Mi suegra vino de visita, y después de que se fue, el perro empezó a gruñir y arañar el suelo: empecé a cavar donde ladraba y encontré algo espantoso.
Vivimos en el campo, mi marido y yo, tranquilos y en paz. Él trabaja en una granja, y yo me encargo de la huerta y la casa. Mi suegra vive en la ciudad con su hijo menor y, para ser sincera, nunca hemos tenido buena relación. Desde el primer día, me miró con desprecio y soltó comentarios venenosos. Pero aguanté. Por mi marido. Además, la distancia hacía que nos viéramos poco.
Hace poco, de la nada, anunció que quería “escapar del estrés de la ciudad” y vino a quedarse una semana. Dijo que nos echaba de menos. Yo olía a chamusquina, pero mi marido insistió.
Y, claro, nada más llegar, empezó a criticarlo todo. La sopa estaba sosa, las cortinas sin planchar, y según ella, criaba fatal a nuestra hija de cinco años. Armaba bronca por todo, hasta que consiguió que mi marido y yo discutiéramos. Esa noche me derrumbé y lloré. Solo quería que se fuera.
Cuando por fin se marchó, respiré aliviada.
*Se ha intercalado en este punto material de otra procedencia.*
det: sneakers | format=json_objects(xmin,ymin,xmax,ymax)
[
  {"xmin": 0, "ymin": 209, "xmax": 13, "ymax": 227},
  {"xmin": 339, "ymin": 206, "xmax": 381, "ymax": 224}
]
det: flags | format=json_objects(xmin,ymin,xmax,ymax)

Pero al día siguiente, algo raro pasó.
Nuestro perro, Canelo un animal tranquilo y listo, se puso agresivo. Gruñía al aire en el jardín, daba vueltas como loco y escarbaba la tierra junto a los bancales. Ladraba sin parar y arañaba el suelo como si buscara algo. Intenté calmarlo, pero me miraba con esos ojos y seguía con su show.
Al otro día, igual. No pude más agarré una pala. El corazón me latía a mil: un perro no actúa así porque sí. Algo lo asustaba. Cavé donde ladraba.
Y de pronto, la tierra cedió. Me quedé helada. De entre la tierra asomaba una bolsa negra. Bien atada. Con las manos temblorosas, la saqué.
Dentro, un olor nauseabundo y objetos macabros: mechones de pelo, un vestido de niña (¡que no era de mi hija!), una muñeca sin cabeza y fotos de nosotros con los ojos arrancados.
Un escalofrío me recorrió. Era algo oscuro, quizá una maldición. ¿Quién haría algo así?
Solo había una respuesta: mi suegra. Solo ella había estado aquí, solo ella pudo cavar mientras yo estaba en la cocina o con la niña.
No sabía qué hacer. Llevé la bolsa a la iglesia. El cura dijo que era un “amarre para destruir familias”.
No suelo creer en estas cosas, pero lo del perro, las actitudes de mi suegra todo encajaba de un modo terrorífico.
Desde entonces, le prohibí venir. Se lo conté a mi marido. Al principio no me creyó, pero cuando vio las fotos y la bolsa, se quedó mudo un buen rato.
Ahora Canelo duerme junto a la puerta, como si nos vigilara.
No sé qué pretendía mi suegra, pero de una cosa estoy segura: jamás volverá a pisar esta casa.
¿Exagero? ¿O hay algo aún más turbio detrás de esto?